Eur J Vasc Endovasc Surg. 2025 Nov 7:S1078-5884(25)00932-3. doi: 10.1016/j.ejvs.2025.09.046. Online ahead of print.

Abstract

Objective: This study aimed to compare post-operative complications after laparoscopic and open aortobifemoral bypass (ABFB) for aorto-iliac occlusive disease (AIOD).

Methods: The Norwegian Laparoscopic Aortic Surgery Trial (NLAST) is a multicentre, non-blinded, parallel group, randomised controlled superiority trial. The trial was funded by Oslo University Hospital and conducted at three Norwegian public hospitals between March 2013 and November 2022. In this randomised study, 126 patients with TransAtlantic InterSociety Consensus II (TASC II) type D lesions, with debilitating lifestyle limiting intermittent claudication or chronic limb threatening ischaemia, clinically classified as Fontaine IIb or worse, were randomised in a 1:1 ratio to either laparoscopic ABFB (n = 63) or open ABFB (n = 63) (ClinicalTrials.gov ID NCT01793662). The primary outcome was post-operative complications, including systemic, vascular, and local complications, during a follow up of 2.9 years. The primary analysis was conducted on an intention to treat basis, with an additional supporting analysis performed per protocol.

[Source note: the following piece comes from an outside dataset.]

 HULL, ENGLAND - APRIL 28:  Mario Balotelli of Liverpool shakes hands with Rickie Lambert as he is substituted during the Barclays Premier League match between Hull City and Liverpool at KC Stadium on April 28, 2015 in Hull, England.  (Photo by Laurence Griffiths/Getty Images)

Results: Allocated surgery was performed in 62 (98%) and 60 (95%) individuals in the laparoscopic and open ABFB groups, respectively. Post-operative complications occurred in 21/62 patients (34%) in the laparoscopic group and 44/60 patients (73%) in the open ABFB group (difference -40 percentage points, 95% confidence interval -54 - -22; p < .001), during a mean follow up of 3.6 ± 2.5 years. The 30 day mortality rate was 2% (1/62) and 2% (1/60) for laparoscopic and open ABFB, respectively. Limb based primary patency, primary assisted patency, and secondary patency rates at one year were 98%, 98%, and 98% for laparoscopic ABFB and 95%, 96%, and 96% for open ABFB, respectively. At two years the rates were 98%, 98%, and 98% for laparoscopic ABFB and 94%, 95%, and 95% for open ABFB.

Conclusion: Patients with AIOD, TASC II type D lesions have significantly fewer post-operative complications after laparoscopic than open ABFB.

Keywords: Aorto-iliac occlusive disease; Aortobifemoral bypass; Intermittent claudication; Laparoscopy.